The Pragmatic Trial Of Messaging to Providers (PROMPT) Trials are pragmatic, randomized trials focused on improving patient care through the provision of electronic medical record-based alerts. Currently divided into four subsections (HF Outpatient, HF Inpatient, and Lipids and MRA), the PROMPT Program sends informational alerts to providers that inform them of FDA recommended, evidence-based therapies for patients who meet inclusion criteria. Specific information on each PROMPT Trial, can be found on the individual tabs provided below. For additional information regarding the study documentation, please refer to The PROMPT Trials website.


Leadership

PROMPT-HF Inpatient

Heart failure (HF) is the major cause of healthcare expenditure, morbidity, and mortality in the United States. In the United States, heart failure is the primary diagnosis for approximately 1 million and a secondary diagnosis in another 2 million hospitalizations annually. In fact, inpatient admissions account for more than half of HF healthcare expenditure. However, data from several registries over the last three decades has failed to see use of evidence-based therapies at levels noted in clinical trials, despite aggressive recommendations by leaders in the field.

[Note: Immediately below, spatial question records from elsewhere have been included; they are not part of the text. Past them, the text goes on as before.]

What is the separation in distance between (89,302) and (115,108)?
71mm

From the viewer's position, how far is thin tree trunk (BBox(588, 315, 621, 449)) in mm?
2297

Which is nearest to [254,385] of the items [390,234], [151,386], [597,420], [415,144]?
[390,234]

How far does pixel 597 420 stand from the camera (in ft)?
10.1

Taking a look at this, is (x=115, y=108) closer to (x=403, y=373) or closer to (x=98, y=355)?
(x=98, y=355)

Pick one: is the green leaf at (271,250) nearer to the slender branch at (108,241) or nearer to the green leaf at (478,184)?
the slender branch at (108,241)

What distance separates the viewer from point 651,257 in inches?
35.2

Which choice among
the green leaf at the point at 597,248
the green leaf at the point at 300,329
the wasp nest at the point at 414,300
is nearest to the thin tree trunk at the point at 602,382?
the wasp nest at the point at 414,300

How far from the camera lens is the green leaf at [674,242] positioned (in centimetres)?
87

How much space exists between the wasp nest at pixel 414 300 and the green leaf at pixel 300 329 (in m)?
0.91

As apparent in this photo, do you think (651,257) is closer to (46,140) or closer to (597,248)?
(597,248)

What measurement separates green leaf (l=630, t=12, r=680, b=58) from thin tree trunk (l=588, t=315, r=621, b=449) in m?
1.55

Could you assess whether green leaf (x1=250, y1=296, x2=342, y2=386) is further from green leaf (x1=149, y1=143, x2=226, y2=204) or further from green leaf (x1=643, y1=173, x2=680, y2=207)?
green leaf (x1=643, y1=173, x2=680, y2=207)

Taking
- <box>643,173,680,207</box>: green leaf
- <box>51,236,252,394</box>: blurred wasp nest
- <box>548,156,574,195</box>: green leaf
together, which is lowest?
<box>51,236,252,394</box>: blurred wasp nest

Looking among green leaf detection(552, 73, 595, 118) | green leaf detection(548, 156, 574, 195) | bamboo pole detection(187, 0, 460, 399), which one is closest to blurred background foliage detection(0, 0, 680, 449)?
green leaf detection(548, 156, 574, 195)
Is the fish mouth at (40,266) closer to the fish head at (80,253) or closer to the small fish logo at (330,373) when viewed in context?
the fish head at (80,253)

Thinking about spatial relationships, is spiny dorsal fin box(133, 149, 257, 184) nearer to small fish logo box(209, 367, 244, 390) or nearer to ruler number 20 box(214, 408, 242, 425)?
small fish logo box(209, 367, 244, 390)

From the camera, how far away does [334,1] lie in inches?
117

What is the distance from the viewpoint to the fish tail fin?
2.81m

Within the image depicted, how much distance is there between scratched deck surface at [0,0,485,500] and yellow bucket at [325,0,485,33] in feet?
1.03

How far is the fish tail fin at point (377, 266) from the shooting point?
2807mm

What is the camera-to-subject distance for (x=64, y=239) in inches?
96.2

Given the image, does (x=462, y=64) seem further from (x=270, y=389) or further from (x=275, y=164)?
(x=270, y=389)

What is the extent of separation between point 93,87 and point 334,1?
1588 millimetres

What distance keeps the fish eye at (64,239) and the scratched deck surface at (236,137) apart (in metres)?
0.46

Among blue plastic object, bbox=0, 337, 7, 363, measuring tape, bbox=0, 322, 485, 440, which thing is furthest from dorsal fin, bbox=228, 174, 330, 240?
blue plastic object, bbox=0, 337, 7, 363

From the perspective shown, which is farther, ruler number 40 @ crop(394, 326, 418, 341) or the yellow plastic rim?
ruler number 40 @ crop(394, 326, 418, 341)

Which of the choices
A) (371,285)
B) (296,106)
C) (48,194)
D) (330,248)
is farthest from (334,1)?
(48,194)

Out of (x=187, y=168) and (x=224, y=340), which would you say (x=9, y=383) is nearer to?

Although it remains unclear as to why many patients with HF reduced ejection fraction (HFrEF) are not on evidence-based therapies, especially post hospital discharge, it could be hypothesized that this is due to a lack of knowledge or providers making individualized decisions about their patients. A simple way to test these hypotheses is to examine whether electronic health record (EHR) based "best practice advisories" (BPAs) can increase use of evidence based therapies. If found to be effective, these low cost interventions can be rapidly applied across large healthcare systems.

Similar to PROMPT-HF Outpatient, PROMPT-HF Inpatient uses a randomized controlled trial to compare the effectiveness of an EHR BPA system that informs physicians of evidence-based medications to prescribe for eligible patients with HFrEF with a usual care group which receives no alert. Between these groups, the primary outcome observed will be the proportion of patients with HFrEF with an increase in prescribed evidence-based medical therapies (beta-blockers, ACE-I/ARB/ARNI, MRA, SGLT2i). Other outcomes observed will include the proportion of patients prescribed each class of evidence-based medication, the percent of filled prescriptions as assessed by Sure Scripts, medication doses, 30-day hospital admission rates, 30-day all-cause ED visits, one year all-cause mortality, and 6 month total healthcare cost.